Deprivation and inclusion health groups. Incidence and mortality rates for those with respiratory disease are higher in disadvantaged groups and areas of social deprivation


Pharmacies providing supervised TB treatment DOT and opioid substitution treatment (OST): Commission as appropriate TB clinical services and alcohol and drug treatment services to provide concomitant prescribing of opioid substitution treatment (OST) and TB medication.

What outcomes is it expected to lead to?

Consideration should be given to commissioning community pharmacies to provide directly observed therapy (DOT) especially for those attending services for opioid substitution treatment (OST) which would enhance adherence to TB treatment. Commission alcohol and drug treatment services to act as DOT providers or commission community pharmacists to supervise DOT alongside OST.


Tackling TB among the under-served populations

Public Health England (PHE) in partnership with NHS England, local government and TB Alert (third sector partner) have developed a Resource to guide the actions of TB control boards (TBCBs) and their partners in the NHS, local authorities and third sector to identify and meet the health and social care needs of under-served populations (USPs) in relation to prevention, diagnosis and treatment of TB. This resource brings together, in one place, information related to USPs and TB and supports stakeholders build collaborative programmes of work to reduce the burden of TB among local vulnerable and marginalized people with multiple complex needs. The resource can be accessed by clicking here.

The resource ‘Tackling TB in under-served populations’ provides England’s seven TB Control Boards (TBCBs) and their partners with recommendations for action and exemplars of good practice around which to reduce the burden of TB among USPs. One of the chapters “Models of Care for USPs includes a model on the use of pharmacies to support DOT in the community to ensure treatment completion.

TB patients, especially those with complex issues such as those in USPs, do not always take their medicines as intended or complete the whole course, with the associated worse outcomes, potential to develop drug resistant TB and become infectious to other people. TB outcomes in people with at least one SRF are worse than for those without a SRF. Between 2012 and 2016, treatment completion was lower for people with drug sensitive TB who had a SRF (82.0%, 2,278/2,779) compared to those without a SRF (90.1%, 22,653/25,132) (figure 1.8, table A1.5) in resource Tackling TB in Under-Served Populations : A Resource for TB Control Boards and their partners (January 2019).

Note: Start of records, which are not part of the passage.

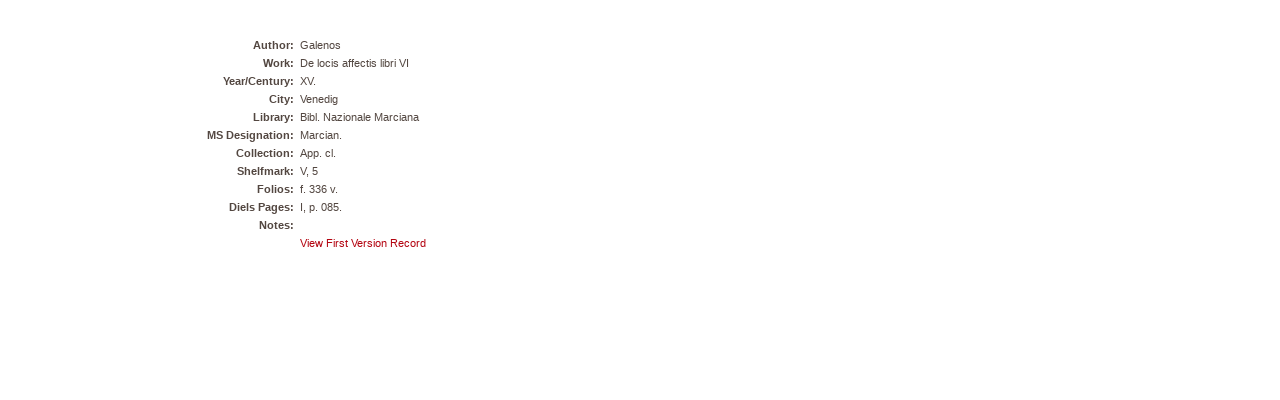

--- FILE ---
content_type: text/html; charset=UTF-8
request_url: https://diels.medicaltraditions.org/dielsdetail.php?ID=5994
body_size: 888
content:
<!DOCTYPE html PUBLIC "-//W3C//DTD XHTML 1.0 Transitional//EN" "https://www.w3.org/TR/xhtml1/DTD/xhtml1-transitional.dtd">
<html xmlns="https://www.w3.org/1999/xhtml">

<head>
    <meta http-equiv="Content-Type" content="text/html; charset=utf-8" />
    <meta name="KeyWords" content="Medicinal Plants">
    <meta name="Author" content="Christopher A. Meacham, 
      Jepson Herbarium, University of California, Berkeley">
    <meta name="Description" content="NIH-funded project on the earliest works of European medicine."> 
    <title>Medical Traditions</title>
    <link href="styles/diels.css" rel="stylesheet" type="text/css" />
</head>

<body>
<!--
<table width="100%" height="88" border="0" cellpadding="0" cellspacing="0" background="images/bannerback.gif" bgcolor="#FF0000">
<tr><td align="center" valign="middle"><img src="images/medicaltraditions.gif" width="482" height="40" /></td>
</tr></table>
-->

<table width="96%" border="0" align="center" cellpadding="0" cellspacing="0" class="roman">
  <tr><td>
</td></tr></table>
 <br />
 <br />

<table width="700" border="0" align="center" cellpadding="2" cellspacing="0">
  <tr>
    <td width="300" align="right" valign="top"><strong>Author:</strong> &nbsp;</td>
    <td align="left" valign="top">Galenos</td>
  </tr>
  <tr>
    <td width="300" align="right" valign="top"><strong>Work:</strong> &nbsp;</td>
    <td align="left" valign="top">De locis affectis libri VI</td>
  </tr>
  <tr>
    <td width="300" align="right" valign="top"><strong>Year/Century:</strong> &nbsp;</td>
    <td align="left" valign="top">XV.</td>
  </tr>
  <tr>
    <td width="300" align="right" valign="top"><strong>City:</strong> &nbsp;</td>
    <td align="left" valign="top">Venedig</td>
  </tr>
  <tr>
    <td width="300" align="right" valign="top"><strong>Library:</strong> &nbsp;</td>
    <td align="left" valign="top">Bibl. Nazionale Marciana</td>
  </tr>
  <tr>
    <td width="300" align="right" valign="top"><strong>MS Designation:</strong> &nbsp;</td>
    <td align="left" valign="top">Marcian.</td>
  </tr>
  <tr>
    <td width="300" align="right" valign="top"><strong>Collection:</strong> &nbsp;</td>
    <td align="left" valign="top">App. cl.</td>
  </tr>
  <tr>
    <td width="300" align="right" valign="top"><strong>Shelfmark:</strong> &nbsp;</td>
    <td align="left" valign="top">V, 5</td>
  </tr>
  <tr>
    <td width="300" align="right" valign="top"><strong>Folios:</strong> &nbsp;</td>
    <td align="left" valign="top">f. 336 v.</td>
  </tr>
<!--  
  <tr>
    <td width="300" align="right" valign="top"><strong>Diels Original Pages:</strong> &nbsp;</td>
    <td align="left" valign="top">I, p. 85.</td>
  </tr>
-->
  <tr>
    <td width="300" align="right" valign="top"><strong>Diels Pages:</strong> &nbsp;</td>
    <td align="left" valign="top">I, p. 085.</td>
  </tr>
  <tr>
    <td width="300" align="right" valign="top"><strong>Notes:</strong> &nbsp;</td>
    <td align="left" valign="top"></td>
  </tr>
<!--
  <tr>
    <td width="300" align="right" valign="top"><strong>Source Line Number:</strong> &nbsp;</td>
    <td align="left" valign="top">7629</td>
  </tr>
  <tr>
    <td width="300" align="right" valign="top"><strong>Database Index Number:</strong> &nbsp;</td>
    <td align="left" valign="top">5994</td>
  </tr>
-->
  <tr>
    <td width="300" align="right" valign="top">&nbsp;</td>
    <td align="left" valign="top"><a href="dielsdetail0.php?ID=5619">View First Version Record</a></td>
  </tr>
</table>
  
<br />
 <br />
 <br />
  
<!--
<table width="100%" height="26" background="images/meander.gif">
  <tr><td></td>
</tr></table>
-->  
</body>
</html>


--- FILE ---
content_type: text/css
request_url: https://medicaltraditions.org/templates/ipmt/css/system.css
body_size: 274
content:
@charset "utf-8";

/* OpenID icon style */
input.system-openid, input.com-system-openid {
   background: url(http://openid.net/images/login-bg.gif) no-repeat;
   background-color: #fff;
   background-position: 0 50%;
   color: #000;
   padding-left: 18px;
}


/* Unpublished */
.system-unpublished {
background: #e8edf1;
border-top: 4px solid #c4d3df;
border-bottom: 4px solid #c4d3df;
}

/* System Messages */
#system-message    { background: #fff; padding: 0 0 10px;}
#system-message dt { font-weight: bold; }
#system-message dd { margin: 0; font-weight: bold; text-indent: 30px; }
#system-message dd ul { color: #0055BB; list-style: none; padding: 10px; border: 3px solid #84A7DB; }

/* System Standard Messages */
#system-message dt.message { display: none; }
#system-message dd.message ul { background: #C3D2E5 url(/templates/system/images/notice-info.png) 4px center no-repeat;}

/* System Error Messages */
#system-message dt.error { display: none; }
#system-message dd.error ul { color: #c00; background: #E6C0C0 url(/templates/system/images/notice-alert.png) 4px center no-repeat; border: 3px solid #DE7A7B;}

/* System Notice Messages */
#system-message dt.notice { display: none; }
#system-message dd.notice ul { color: #c00; background: #EFE7B8 url/templates/system/images/notice-note.png) 4px center no-repeat; border: 3px solid #F0DC7E;}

One way to improve the taking and completion of TB treatment would be for pharmacists to be commissioned to provide a supervised TB drug administration scheme or DOT. Many pharmacists and or pharmacy technicians across the country are commissioned to provide a supervised administration scheme for methadone and buprenorphine, and similar scheme for TB treatment could potentially be set up as demonstrated in Birmingham (E10.2 page 133). This service would have to be commissioned locally by CCGs, who would develop a service level agreement, which would set out the requirements of the service and the associated funding. Pharmacists are already familiar with providing such a service to people who are addicted to, e.g. diamorphine, little to no additional training would be required for the provision of the service for TB patients. In addition, pharmacy teams could provide advice on how to take TB medicines to improve adherence and monitor side effects referring as necessary back to the TB service team if concerned.

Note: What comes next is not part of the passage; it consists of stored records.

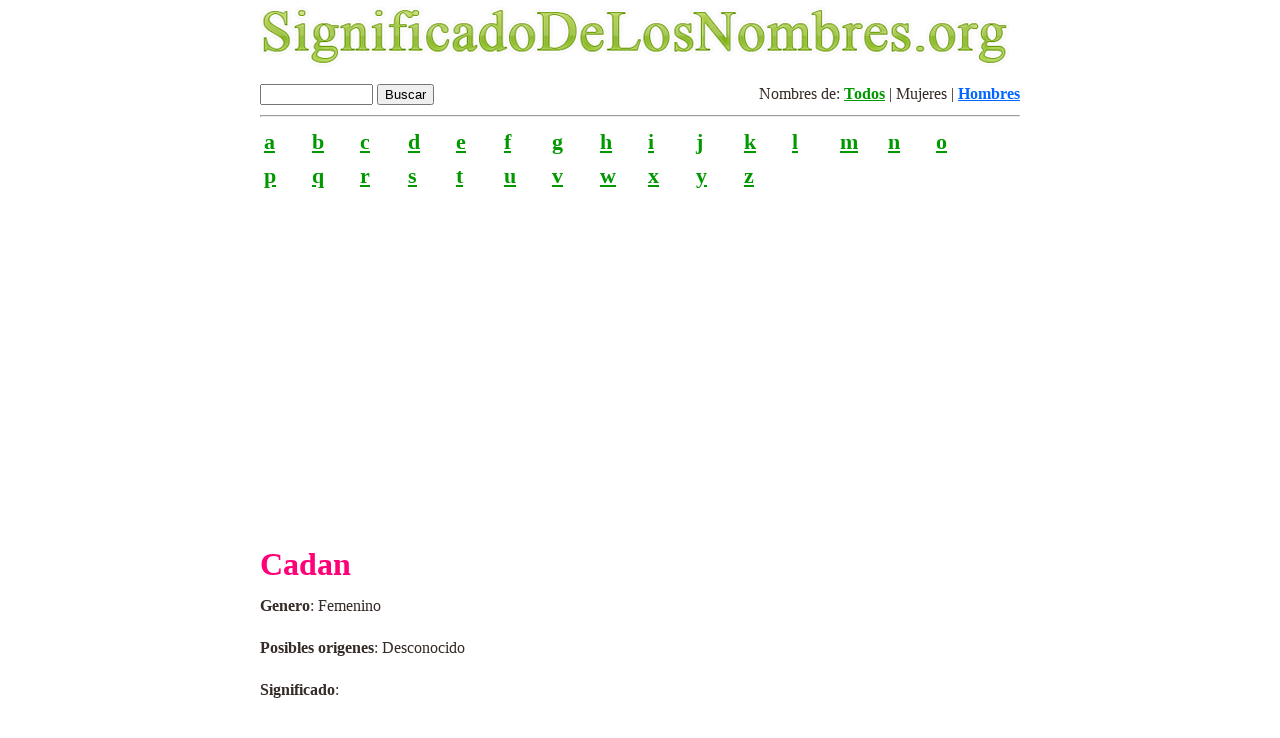

--- FILE ---
content_type: text/html; charset=UTF-8
request_url: https://www.significadodelosnombres.org/Cadan
body_size: 1494
content:
<!DOCTYPE html><head>
				<meta http-equiv="Content-Type" content="text/html;charset=UTF-8" />
				<meta name="viewport" content="width=device-width, initial-scale=1.0, maximum-scale=1.0, user-scalable=no">

				<title>Significado de: Cadan</title>
				<meta name="description" content="El origen del nombre Cadan es Desconocido y significa..." />
				<link rel="stylesheet" type="text/css" href="style.css"/>
				</head>
				
				<body>
				<div class="content">
				<a href="https://www.significadodelosnombres.org/"><img src="https://www.significadodelosnombres.org/logo.gif" style="max-width:100%;height:auto;" /></a><br/><form style="margin:0px;padding:0px;" method="get" action="https://www.significadodelosnombres.org/" />
					<input type="text" name="buscar" size="12"/>
					<input type="submit" value="Buscar" /></form><div class="filtro_genero">Nombres de: <a href="https://www.significadodelosnombres.org/letra-a">Todos</a> | Mujeres | <a class="m" href="https://www.significadodelosnombres.org/hombre-a">Hombres</a></div><hr/><div style="padding:0px;margin:0px;width:100%"></div><div class="letter"><a href="mujer-a">a</a></div><div class="letter"><a href="mujer-b">b</a></div><div class="letter"><a href="mujer-c">c</a></div><div class="letter"><a href="mujer-d">d</a></div><div class="letter"><a href="mujer-e">e</a></div><div class="letter"><a href="mujer-f">f</a></div><div class="letter"><a href="mujer-g">g</a></div><div class="letter"><a href="mujer-h">h</a></div><div class="letter"><a href="mujer-i">i</a></div><div class="letter"><a href="mujer-j">j</a></div><div class="letter"><a href="mujer-k">k</a></div><div class="letter"><a href="mujer-l">l</a></div><div class="letter"><a href="mujer-m">m</a></div><div class="letter"><a href="mujer-n">n</a></div><div class="letter"><a href="mujer-o">o</a></div><div class="letter"><a href="mujer-p">p</a></div><div class="letter"><a href="mujer-q">q</a></div><div class="letter"><a href="mujer-r">r</a></div><div class="letter"><a href="mujer-s">s</a></div><div class="letter"><a href="mujer-t">t</a></div><div class="letter"><a href="mujer-u">u</a></div><div class="letter"><a href="mujer-v">v</a></div><div class="letter"><a href="mujer-w">w</a></div><div class="letter"><a href="mujer-x">x</a></div><div class="letter"><a href="mujer-y">y</a></div><div class="letter"><a href="mujer-z">z</a></div><div style="clear:both;">&nbsp;</div><script async src="//pagead2.googlesyndication.com/pagead/js/adsbygoogle.js"></script>
	<!-- Nombres header adaptativo -->
	<ins class="adsbygoogle"
		 style="display:block"
		 data-ad-client="ca-pub-6930539492040935"
		 data-ad-slot="1158330448"
		 data-ad-format="auto"></ins>
	<script>
	(adsbygoogle = window.adsbygoogle || []).push({});
	</script><br/><br/><h1 class="f">Cadan</h1><div style="width:320px; float:left;"><p><strong>Genero</strong>: Femenino</p><p><strong>Posibles origenes</strong>: Desconocido</p><p><strong>Significado</strong>: <ul></ul></p><p><strong>Nombres similares</strong>:</p><a href="https://www.significadodelosnombres.org/Saran">Saran</a>, <a href="https://www.significadodelosnombres.org/Banan">Banan</a>, <a href="https://www.significadodelosnombres.org/Dahab">Dahab</a>, <a href="https://www.significadodelosnombres.org/Dalal">Dalal</a>, <a href="https://www.significadodelosnombres.org/Falak">Falak</a>, <a href="https://www.significadodelosnombres.org/Farah">Farah</a>, <a href="https://www.significadodelosnombres.org/Halah">Halah</a>, <a href="https://www.significadodelosnombres.org/Hana%27">Hana'</a>, <a href="https://www.significadodelosnombres.org/Hanan">Hanan</a>, <a href="https://www.significadodelosnombres.org/Hayam">Hayam</a>, <a href="https://www.significadodelosnombres.org/Hayat">Hayat</a>, <a href="https://www.significadodelosnombres.org/Iamar">Iamar</a>, <a href="https://www.significadodelosnombres.org/Jala%27">Jala'</a>, <a href="https://www.significadodelosnombres.org/Janan">Janan</a>, <a href="https://www.significadodelosnombres.org/Malak">Malak</a>, <a href="https://www.significadodelosnombres.org/Manal">Manal</a>, <a href="https://www.significadodelosnombres.org/Manar">Manar</a>, <a href="https://www.significadodelosnombres.org/Maram">Maram</a>, <a href="https://www.significadodelosnombres.org/Najah">Najah</a>, <a href="https://www.significadodelosnombres.org/Najat">Najat</a>, </p></div><div style="float:left;"><script type="text/javascript"><!--
		google_ad_client = "pub-6930539492040935";
		/* 300x250, creado 11/08/08 */
		google_ad_slot = "5199686590";
		google_ad_width = 300;
		google_ad_height = 250;
		//-->
		</script>
		<script type="text/javascript"
		src="http://pagead2.googlesyndication.com/pagead/show_ads.js">
		</script></div></div><div style="text-align:right;clear:both; margin-top:20px;" /><br/><hr/><a href="http://www.estoycerca.com/">Buscar Pareja</a> | <a href="http://www.horoscopo.bz/">Horoscopo</a></div>
	
					<!--
						<hr/>
						<div class="card">
						</div>
					-->

	<!-- Google tag (gtag.js) -->
<script async src="https://www.googletagmanager.com/gtag/js?id=G-3M4WWYLZH4"></script>
<script>
  window.dataLayer = window.dataLayer || [];
  function gtag(){dataLayer.push(arguments);}
  gtag('js', new Date());

  gtag('config', 'G-3M4WWYLZH4');
</script>
	
	

	</body></html>

--- FILE ---
content_type: text/html; charset=utf-8
request_url: https://www.google.com/recaptcha/api2/aframe
body_size: 267
content:
<!DOCTYPE HTML><html><head><meta http-equiv="content-type" content="text/html; charset=UTF-8"></head><body><script nonce="C5iP_5EbxcnTKKyG4fFlaQ">/** Anti-fraud and anti-abuse applications only. See google.com/recaptcha */ try{var clients={'sodar':'https://pagead2.googlesyndication.com/pagead/sodar?'};window.addEventListener("message",function(a){try{if(a.source===window.parent){var b=JSON.parse(a.data);var c=clients[b['id']];if(c){var d=document.createElement('img');d.src=c+b['params']+'&rc='+(localStorage.getItem("rc::a")?sessionStorage.getItem("rc::b"):"");window.document.body.appendChild(d);sessionStorage.setItem("rc::e",parseInt(sessionStorage.getItem("rc::e")||0)+1);localStorage.setItem("rc::h",'1768973158943');}}}catch(b){}});window.parent.postMessage("_grecaptcha_ready", "*");}catch(b){}</script></body></html>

Evidence exists to show that people who access community pharmacies may not always access other conventional NHS services. Community pharmacies could be specifically targeted to reach out to USPs in the community including, for example, asylum seekers, people from ethnic backgrounds homeless, people who misuse drugs or alcohol and travellers. Trained pharmacy teams working alongside other primary or secondary care professionals could also help support TB patients to take their medicines as intended having been involved in the treatment decisions.